# Newbie with a problem



## Teediddy (Jun 12, 2010)

Hey all, I've come to you seeking advice and instruction on how to resolve a problem I'm having with my Snapper lawn mower (model# RP217018BV). It has a 7 hp. Briggs Intek OHV motor that will start but dies again in about 2 seconds. I'm thinking its an issue with the carb but since I don't know much about this kind of stuff I thought I'd go to the experts first and see what you guys think. It's been a fantastic mower up until now and I need to get it fixed because my yard is starting to resemble the Amazon. Any and all help is much appreciated. Thanks.


----------



## 30yearTech (Sep 14, 2006)

This generally indicates a problem with the delivery of fuel through your carburetor. It could also be caused by water in the fuel. In either case, you are going to need to have a look inside the float bowl of the carb.

Can you post the model type and code numbers off your engine?


----------



## Teediddy (Jun 12, 2010)

Attached are pics of the stickers off the engine and the deck. Hopefully this gives you what you need. 

P.S. Sorry the poor quality cell phone pics.


----------



## 30yearTech (Sep 14, 2006)

Teediddy said:


> Attached are pics of the stickers off the engine and the deck. Hopefully this gives you what you need.
> 
> P.S. Sorry the poor quality cell phone pics.


Not really, need the model type and code numbers off the engine. They should be stamped into the valve cover or could also be located on the blower housing above the muffler.


----------



## Teediddy (Jun 12, 2010)

*Gotcha.*

Here you go... Thanks again for your help.


----------



## Teediddy (Jun 12, 2010)

So, anyone know where I can get info on the carb for my mower? Maybe a repair manual? Thanks.


----------



## junebug1701 (Jun 15, 2009)

Teediddy said:


> So, anyone know where I can get info on the carb for my mower? Maybe a repair manual? Thanks.


Go here:

http://www.briggsandstratton.com/index.aspx

and click on "Maintenance and Repair" and then "Manuals, Parts Lists & Wiring Diagrams".

Enter your engine model number which is 

128602-0149-E1

and you will find an operator's manual and illustrated parts list. Maybe somebody else here can tell you where to find a service manual. Good luck!


----------



## 30yearTech (Sep 14, 2006)

Teediddy said:


> So, anyone know where I can get info on the carb for my mower? Maybe a repair manual? Thanks.


This service manual should cover your engine.

http://www.mymowerparts.com/pdf/Bri... Single Cylinder L-Head BRIGGS & STRATTON.pdf


----------

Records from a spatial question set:

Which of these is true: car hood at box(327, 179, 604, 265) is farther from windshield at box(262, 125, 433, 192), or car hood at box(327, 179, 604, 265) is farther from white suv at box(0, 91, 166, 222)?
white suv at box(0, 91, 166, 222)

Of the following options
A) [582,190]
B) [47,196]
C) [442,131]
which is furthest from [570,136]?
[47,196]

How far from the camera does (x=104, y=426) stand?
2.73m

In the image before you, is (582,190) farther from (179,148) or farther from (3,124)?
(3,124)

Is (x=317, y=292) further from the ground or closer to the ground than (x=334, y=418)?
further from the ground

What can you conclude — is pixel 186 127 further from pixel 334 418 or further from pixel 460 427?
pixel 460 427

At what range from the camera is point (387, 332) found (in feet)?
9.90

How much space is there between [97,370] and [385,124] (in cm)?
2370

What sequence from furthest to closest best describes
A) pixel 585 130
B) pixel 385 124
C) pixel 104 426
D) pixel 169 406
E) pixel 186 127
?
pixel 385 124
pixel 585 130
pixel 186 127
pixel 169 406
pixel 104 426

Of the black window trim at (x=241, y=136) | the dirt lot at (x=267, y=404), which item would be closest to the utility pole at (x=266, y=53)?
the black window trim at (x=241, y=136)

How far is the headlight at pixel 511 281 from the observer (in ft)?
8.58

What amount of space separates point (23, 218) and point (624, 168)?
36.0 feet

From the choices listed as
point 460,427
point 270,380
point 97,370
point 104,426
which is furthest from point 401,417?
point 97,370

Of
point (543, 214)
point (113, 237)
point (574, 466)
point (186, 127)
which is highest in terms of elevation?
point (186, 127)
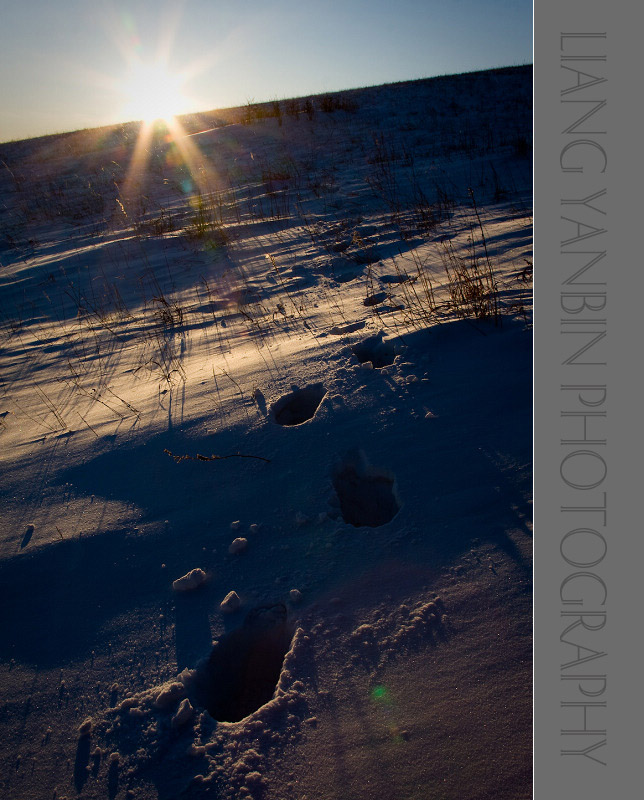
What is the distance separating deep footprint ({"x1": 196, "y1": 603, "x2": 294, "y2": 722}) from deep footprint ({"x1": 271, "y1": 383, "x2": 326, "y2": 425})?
2.85 ft

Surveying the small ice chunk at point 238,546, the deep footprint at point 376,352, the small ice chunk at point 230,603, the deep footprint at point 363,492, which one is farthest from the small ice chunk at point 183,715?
the deep footprint at point 376,352

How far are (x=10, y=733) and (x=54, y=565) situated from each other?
0.51m

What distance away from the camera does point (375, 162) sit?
6.63m

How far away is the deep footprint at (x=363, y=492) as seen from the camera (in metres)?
1.54

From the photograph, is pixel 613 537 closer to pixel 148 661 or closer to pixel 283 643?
pixel 283 643

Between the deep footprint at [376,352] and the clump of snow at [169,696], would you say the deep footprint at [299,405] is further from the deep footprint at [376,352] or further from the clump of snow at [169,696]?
the clump of snow at [169,696]

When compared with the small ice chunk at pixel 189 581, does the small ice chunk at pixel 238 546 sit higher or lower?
higher

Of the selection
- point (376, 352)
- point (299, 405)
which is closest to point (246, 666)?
→ point (299, 405)

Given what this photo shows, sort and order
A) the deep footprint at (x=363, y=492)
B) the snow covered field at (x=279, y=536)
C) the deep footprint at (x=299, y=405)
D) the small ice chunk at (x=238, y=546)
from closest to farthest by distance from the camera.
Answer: the snow covered field at (x=279, y=536) < the small ice chunk at (x=238, y=546) < the deep footprint at (x=363, y=492) < the deep footprint at (x=299, y=405)

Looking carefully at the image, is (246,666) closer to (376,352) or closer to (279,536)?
(279,536)

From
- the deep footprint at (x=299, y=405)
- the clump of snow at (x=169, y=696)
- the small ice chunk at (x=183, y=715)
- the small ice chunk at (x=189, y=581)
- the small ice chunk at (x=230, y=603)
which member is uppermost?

Stated task 1:
In the mower thread, where does 30yearTech say the engine's model type and code numbers are found?
Stated task 2:
Retype everything in the mower thread from "and click on" down to "manual. Good luck!".

Solution 1:
They are stamped into the valve cover or may be on the blower housing above the muffler.

Solution 2:
and click on "Maintenance and Repair" and then "Manuals, Parts Lists & Wiring Diagrams".

Enter your engine model number which is 

128602-0149-E1

and you will find an operator's manual and illustrated parts list. Maybe somebody else here can tell you where to find a service manual. Good luck!